The log tables will be populated using triggers on the relevant ‘source’ tables, with the connection id and the current CiviCRM user coming from the current session. This approach allows us to offload the logging to the database, which should be much more efficient, less error-prone and automated.
As triggers are often not available on shared hosting, logging will be an optional feature (off by default), available for enabling after a check that all the requirements are met.
We plan to leverage the CiviReport stack to do log-based reporting; in the future (CiviCRM 3.3 if possible for a first cut) we also plan to introduce undo/revert functionality; this will be based on the connection id tracking in the log tables (so an undo/revert atom will be whatever happened to the database during a single connection).
Comments
it might be useful to have the option of handling the log tables in a separate database. the logs have potential to significantly bloat the db -- especially if there's no mechanism for limiting history (e.g. 5 latest revisions are kept). that will impact backups and general performance -- and will make navigating the db more cumbersome.
it would also be great to have some built in diffing utilities. as i understand it, the entire row would be duplicated on change -- not just the delta data. that's great from an archival standpoint, but most of the time people just want to know the piece that changed.
The existing log, beside being more "lightway" as still the benefit of being able to store not only logs about changes on the contact record itself, but potentially about the join tables too, eg. contact_group, contact_tag, contact_case...

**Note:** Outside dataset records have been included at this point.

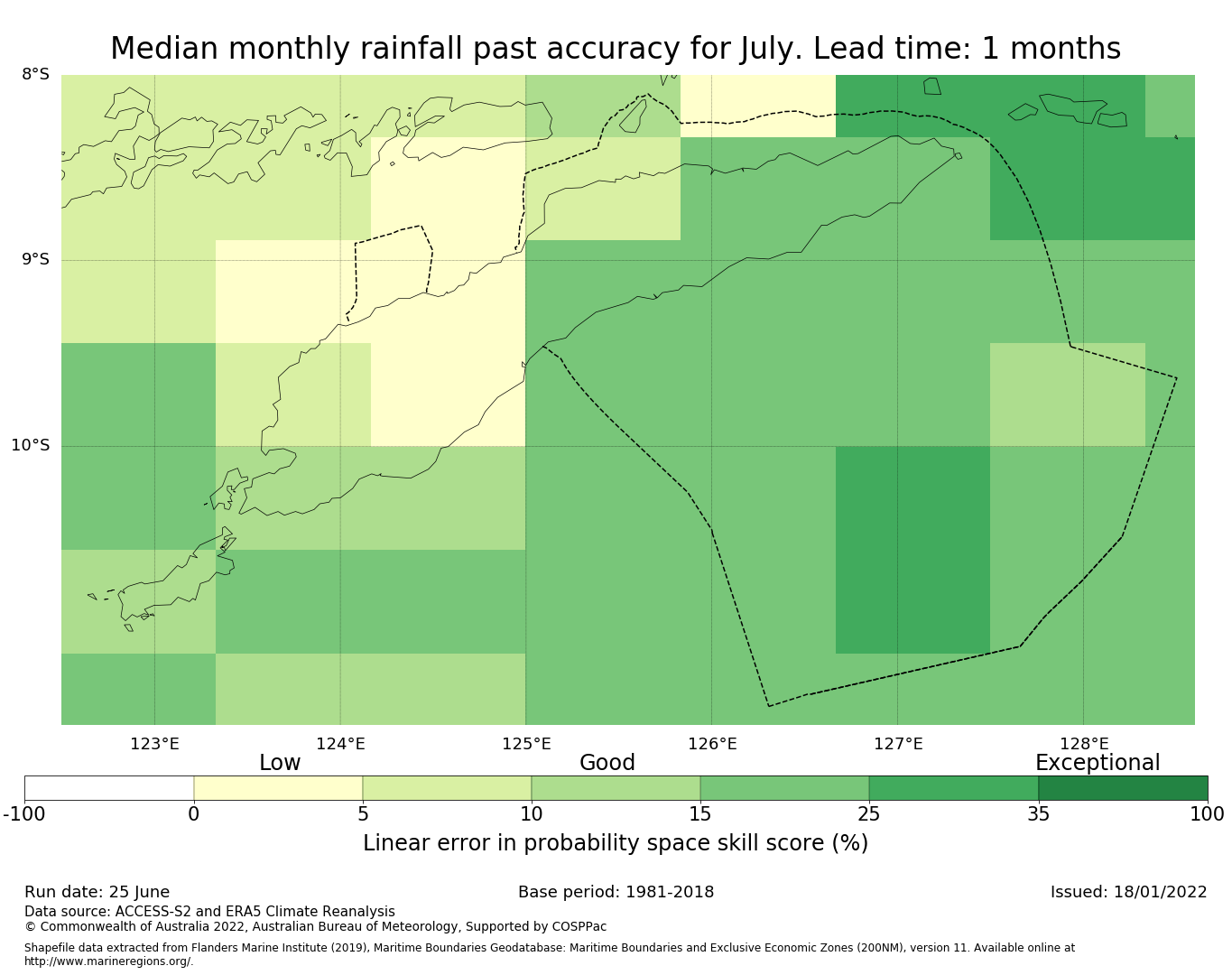 Median monthly rainfall past accuracy for July. Lead time: 1 months

8°S
9°S
10°S

123°E 124°E 125°E 126°E 127°E 128°E

Low Good Exceptional

-100 0 5 10 15 25 35 100

Linear error in probability space skill score (%)

Run date: 25 June
Base period: 1981-2018
Issued: 18/01/2022

Data source: ACCESS-S2 and ERA5 Climate Reanalysis
© Commonwealth of Australia 2022, Australian Bureau of Meteorology, Supported by COSPPac

Shapefile data extracted from Flanders Marine Institute (2019), Maritime Boundaries Geodatabase: Maritime Boundaries and Exclusive Economic Zones (200NM), version 11. Available online at http://www.marineregions.org/.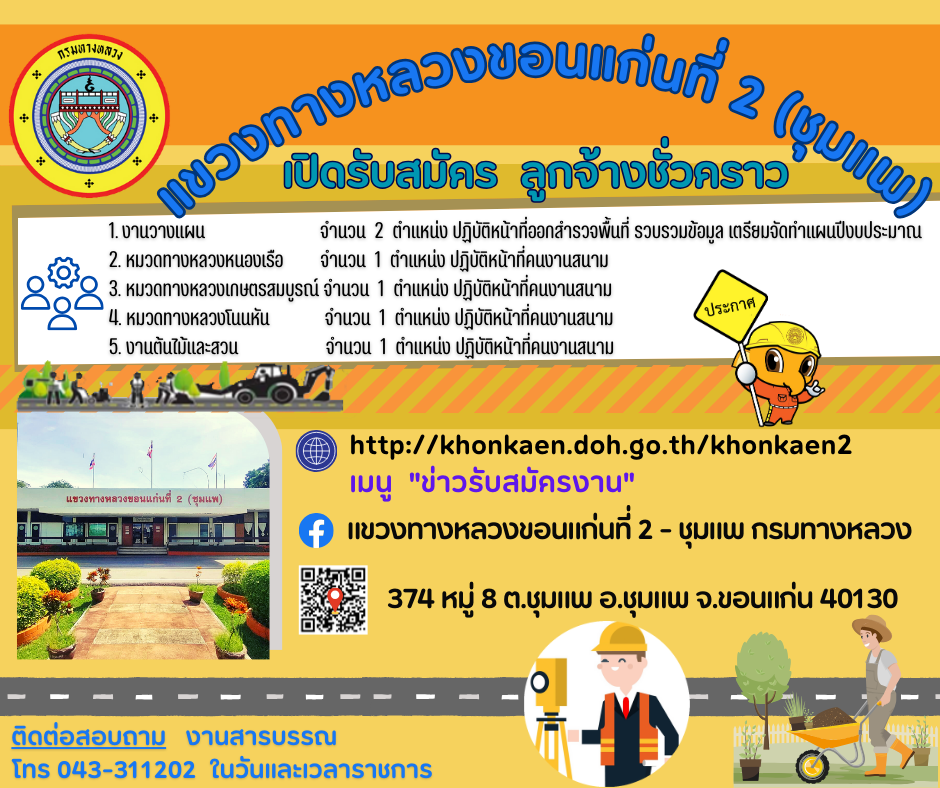 กรมทางหลวง

แขวงทางหลวงขอนแก่นที่ 2 (ชุมแพ)

เปิดรับสมัคร ลูกจ้างชั่วคราว

1. งานวางแผน จำนวน 2 ตำแหน่ง ปฏิบัติหน้าที่ออกสำรวจพื้นที่ รวบรวมข้อมูล เตรียมจัดทำแผนปีงบประมาณ
2. หมวดทางหลวงหนองเรือ จำนวน 1 ตำแหน่ง ปฏิบัติหน้าที่คนงานสนาม
3. หมวดทางหลวงเกษตรสมบูรณ์ จำนวน 1 ตำแหน่ง ปฏิบัติหน้าที่คนงานสนาม
4. หมวดทางหลวงโนนหัน จำนวน 1 ตำแหน่ง ปฏิบัติหน้าที่คนงานสนาม
5. งานต้นไม้และสวน จำนวน 1 ตำแหน่ง ปฏิบัติหน้าที่คนงานสนาม

ประกาศ

แขวงทางหลวงขอนแก่นที่ 2 (ชุมแพ)

http://khonkaen.doh.go.th/khonkaen2
เมนู "ข่าวรับสมัครงาน"

แขวงทางหลวงขอนแก่นที่ 2 - ชุมแพ กรมทางหลวง

374 หมู่ 8 ต.ชุมแพ อ.ชุมแพ จ.ขอนแก่น 40130

ติดต่อสอบถาม งานสารบรรณ
โทร 043-311202 ในวันและเวลาราชการ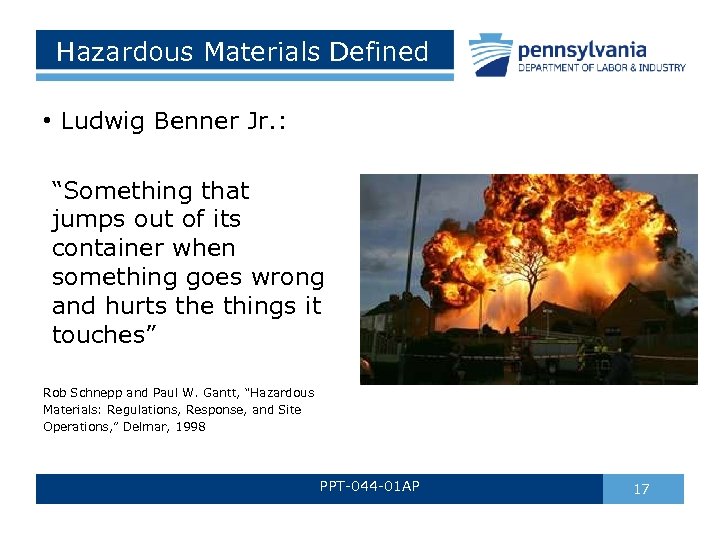 Hazardous Materials Defined

pennsylvania
DEPARTMENT OF LABOR & INDUSTRY

• Ludwig Benner Jr.:

“Something that jumps out of its container when something goes wrong and hurts the things it touches”

Rob Schnepp and Paul W. Gantt, “Hazardous Materials: Regulations, Response, and Site Operations,” Delmar, 1998

PPT-044-01AP

17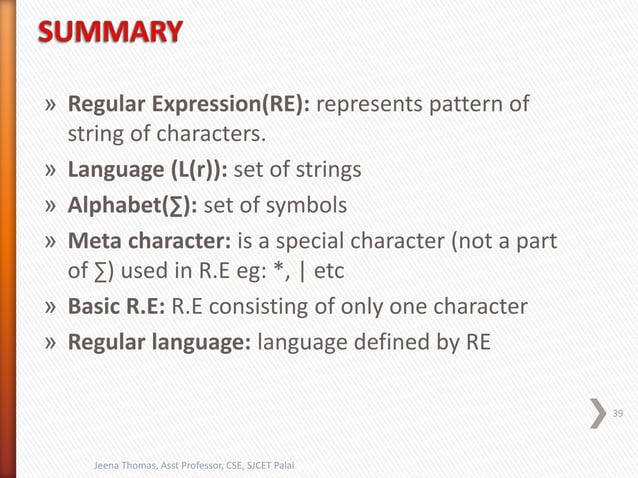 SUMMARY

» Regular Expression(RE): represents pattern of string of characters.

» Language (L(r)): set of strings

» Alphabet(∑): set of symbols

» Meta character: is a special character (not a part of ∑) used in R.E eg: *, | etc

» Basic R.E: R.E consisting of only one character

» Regular language: language defined by RE

39

Jeena Thomas, Asst Professor, CSE, SJCET Palai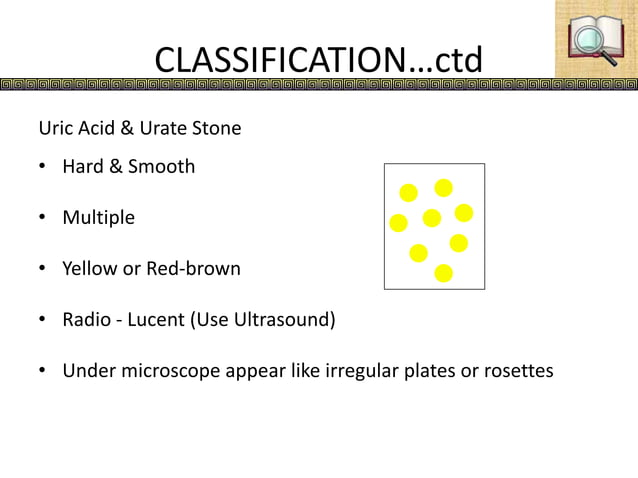 CLASSIFICATION…ctd

Uric Acid & Urate Stone

• Hard & Smooth

• Multiple

• Yellow or Red-brown

• Radio - Lucent (Use Ultrasound)

• Under microscope appear like irregular plates or rosettes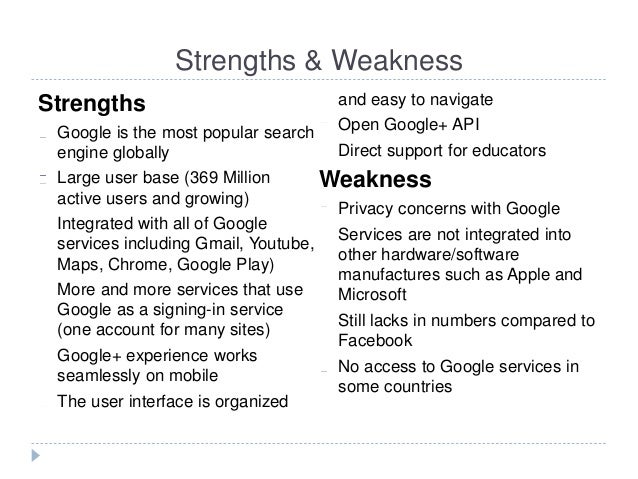 Strengths & Weakness

Strengths

Google is the most popular search engine globally

Large user base (369 Million active users and growing)

Integrated with all of Google services including Gmail, Youtube, Maps, Chrome, Google Play)

More and more services that use Google as a signing-in service (one account for many sites)

Google+ experience works seamlessly on mobile

The user interface is organized and easy to navigate

Open Google+ API

Direct support for educators

Weakness

Privacy concerns with Google

Services are not integrated into other hardware/software manufactures such as Apple and Microsoft

Still lacks in numbers compared to Facebook

No access to Google services in some countries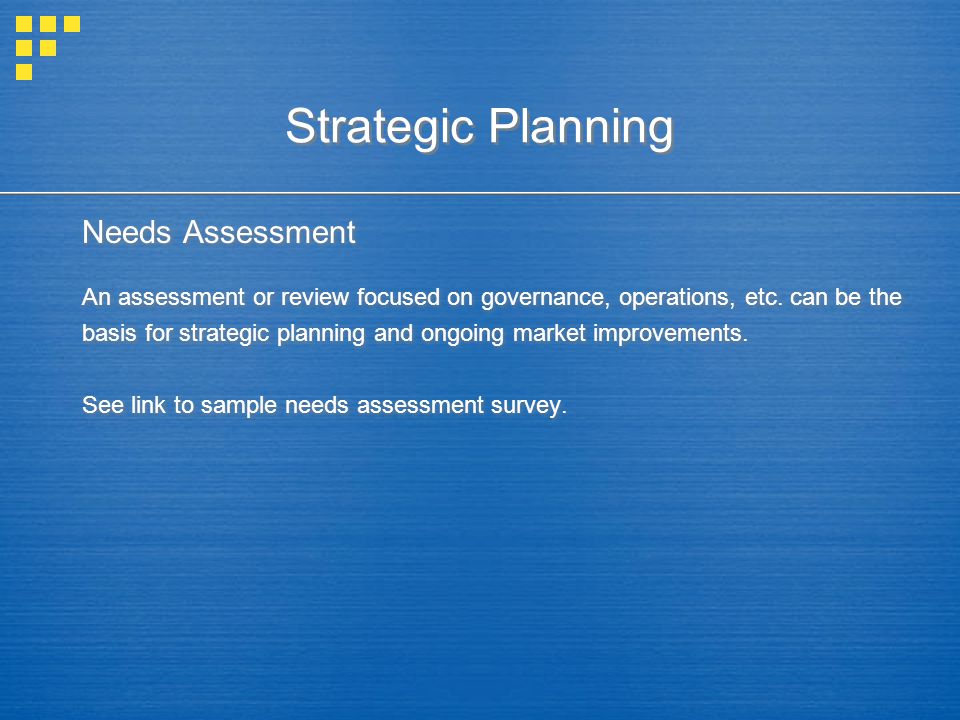 Strategic Planning

Needs Assessment

An assessment or review focused on governance, operations, etc. can be the basis for strategic planning and ongoing market improvements.

See link to sample needs assessment survey.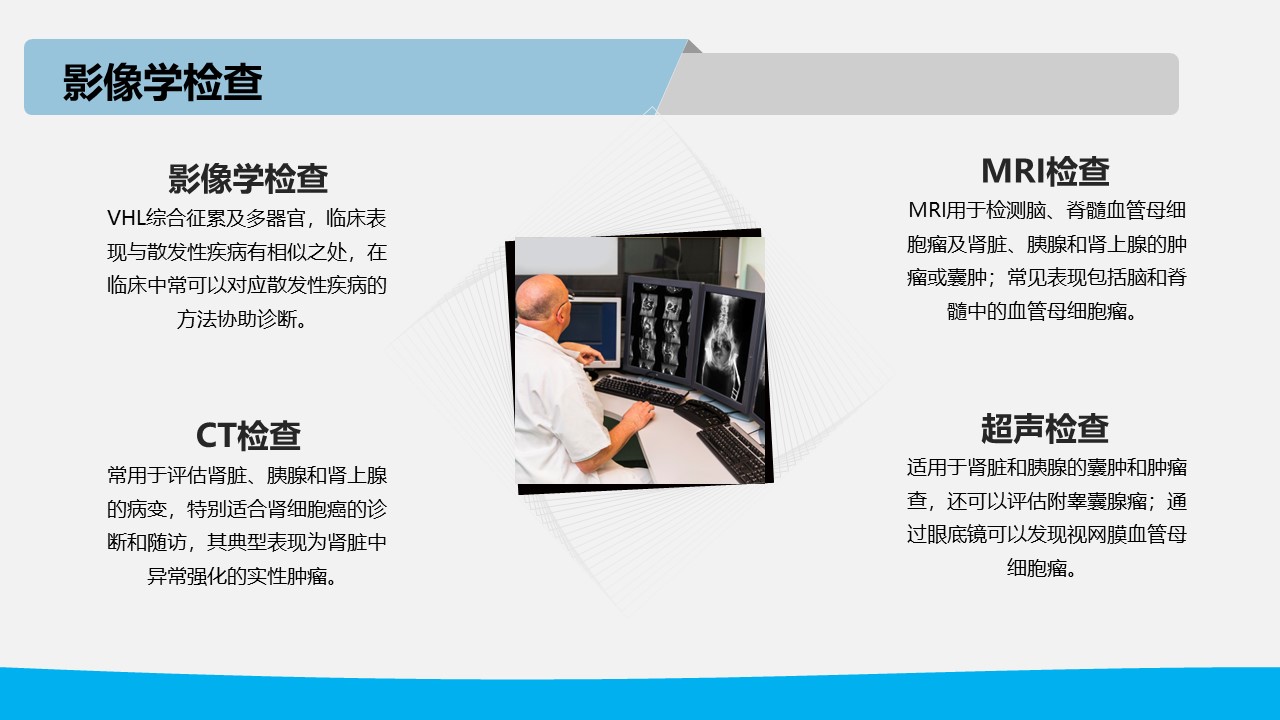 影像学检查

影像学检查

VHL综合征累及多器官，临床表现与散发性疾病有相似之处，在临床中常可以对应散发性疾病的方法协助诊断。

CT检查

常用于评估肾脏、胰腺和肾上腺的病变，特别适合肾细胞癌的诊断和随访，其典型表现为肾脏中异常强化的实性肿瘤。

MRI检查

MRI用于检测脑、脊髓血管母细胞瘤及肾脏、胰腺和肾上腺的肿瘤或囊肿；常见表现包括脑和脊髓中的血管母细胞瘤。

超声检查

适用于肾脏和胰腺的囊肿和肿瘤查，还可以评估附睾囊腺瘤；通过眼底镜可以发现视网膜血管母细胞瘤。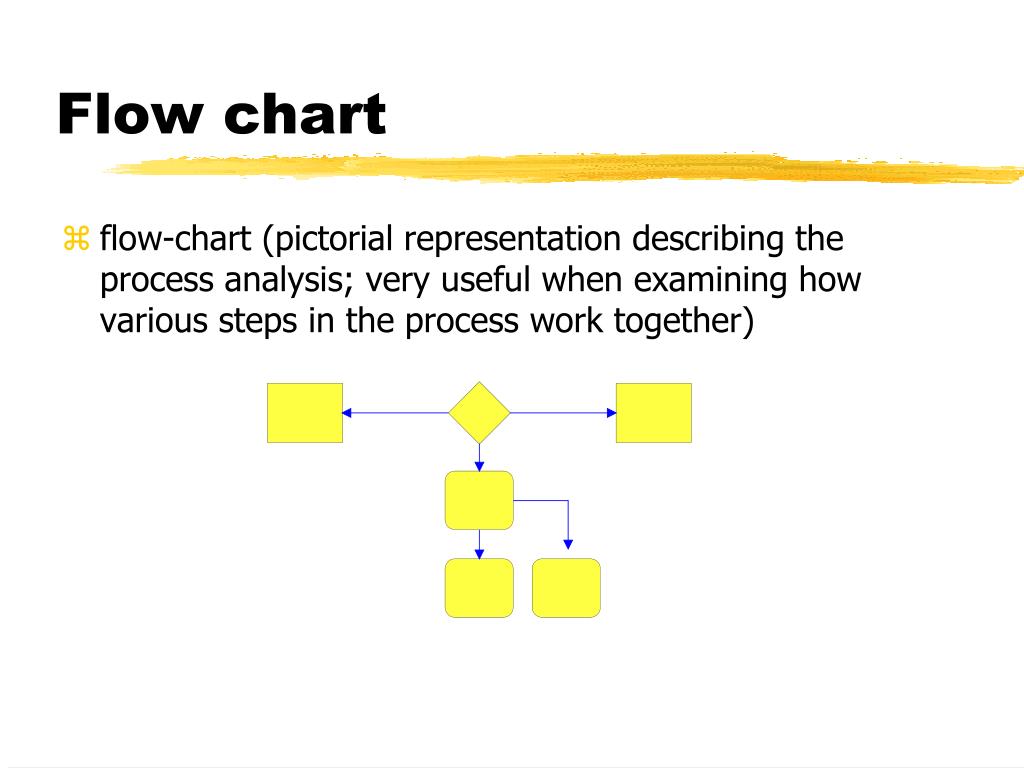 Flow chart

⌘ flow-chart (pictorial representation describing the process analysis; very useful when examining how various steps in the process work together)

In short, please keep the existing log, I think it serves a different and complementary function.
X+
Interesting - I've never found the existing log very useful and had (before I saw the logging specs) hoped that it would be done away with & replaced by an enhanced activity log. I had thought it didn't really tell us much at all but some actitivies (contribution received on, bulk mail sent) are little more than a log and make it hard to see the 'real' activities (that are not reflected elsewhere or applicable to all in the DB). My imagined solution would have seen log done away with but some extra activity types added (the things that are currently in the log) and then some user configurability as to which types of activity would show on the 'activity tab' and which would show on the 'log' tab.
But when I read the spec I realised it was addressing a completely different problem.
On the logging spec - what information will be added to the log table in terms of:
- date row was changed
- user that changed it (CMS userid)
- contact that changed it (civi contact id)
- reason / action that caused it to change
Hi,
Imagine that on this log, you get beside the "something changed on the contact", "something changed with a group and this contact", "something changed with a tag"...
It would allow to be able to do plenty of asynchronous tasks, eg:
- export all the contacts that have been added/removed in group X to your mailman
- export these to your outlook
and in general, plenty of these actions are done synchroneously (eg sync with og group), meaning that you got a less responsive interface for no reason, as it could be done in the background if we had a proper tool to trigger them.
X+